To accomplish this, 6WIND has implemented several innovative enhancements to the Intel® Data Plane Development Kit (Intel® DPDK) software library which is integrated within 6WINDGate itself, on top of which the fast path runs.
IOMMU and SR-IOV are supported in order to bypass the hypervisor virtual switch and to achieve the best possible packet processing performance using the DPDK poll-mode drivers for the physical NICs.
Poll-mode drivers are also included for virtual NICs (both emulated and para-virtualized) to improve VM-to-VM communication through the hypervisor virtual switch. And for ultimate performance, direct VM-to-VM communication could be supported through a VM2VM poll-mode driver, completely bypassing the hypervisor virtual-switch.
These enhancements represent the foundation that enables the 6WINDGate fast path to run at full speed in VMs and to offload packet processing from the networking stack of the VM’s operating system. This enables virtual network appliances to deliver the level of performance that is required for cost-effective implementations of SDN-based equipment.
Network appliance example
A common application for 6WINDGate within an SDN ecosystem is in network equipment (gateways, firewalls, routers etc), whether located in mobile infrastructure, in enterprise IT environments or in data centers.
The diagram illustrates the use of 6WINDGate in a virtual firewall or IPS. A comprehensive set of networking protocols, implemented within the 6WINDGate fast path, delivers approximately 15Mpps per core of IP forwarding performance on a dual Intel Xeon E5-2600 Series platform running at 2.7GHz. As mentioned above, full support is provided for industry-standard hypervisors and the architecture is fully scalable across processors, boards and racks.
Studies show that 6WINDGate reduces CAPEX by 80% compared to traditional physical network appliances (using proprietary ASICs or network processors). At the same time, it reduces OPEX by 80% compared to software-based appliances (implemented with a standard OS networking stack running on a multicore processor).
Data center example
A second SDN-oriented application for 6WINDGate is in data center networking. 6WINDGate solves network performance problems on the application server blades.
East-West traffic requires VM-to-VM communication at a level of performance beyond the capabilities of existing protocols.
At the same time, as processor performance increases so does the number of VM instantiated on each server blade.

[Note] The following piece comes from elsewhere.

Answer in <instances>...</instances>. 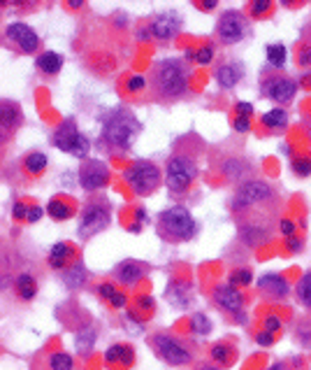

For multi-tenant environments, this drives a need for an accelerated virtual switch that also provides high-performance tunneling protocols for VM-to-VM communication.
While retaining full compatibility with the standard virtual switch, 6WINDGate provides a data plane solution that delivers 5x – 10x acceleration for the baseline Layer 2 switching function. At the same time, it delivers high performance on the necessary secure tunneling protocols such as IPsec, GRE, NVGRE, VLAN and VxLAN.
While providing this high-performance switching, tunneling and security, the virtual switch accelerated by 6WINDGate remains fully-compatible with OpenFlow and completely transparent to the applications running on the platform, which do not need to be recompiled or re-verified in order to work with this high-performance solution.
SDN has the potential to solve significant problems for enterprises and service providers, including (1) the need for improved CAPEX and OPEX, achieved through the better utilization of their networking equipment, (2) the need for rapid deployment of new features and services, which requires flexible, centrally-managed networks and (3) the trend towards network virtualization as mobile infrastructure moves to a cloud-based model, in order to maximize network scalability and flexibility.
In order for this potential to be realized within equipment that is cost-effective, high-performance networking software is essential. Uniquely, 6WIND has been delivering such software for several years and has a proven track record of solving the above problems, with deployments in service provider networks worldwide.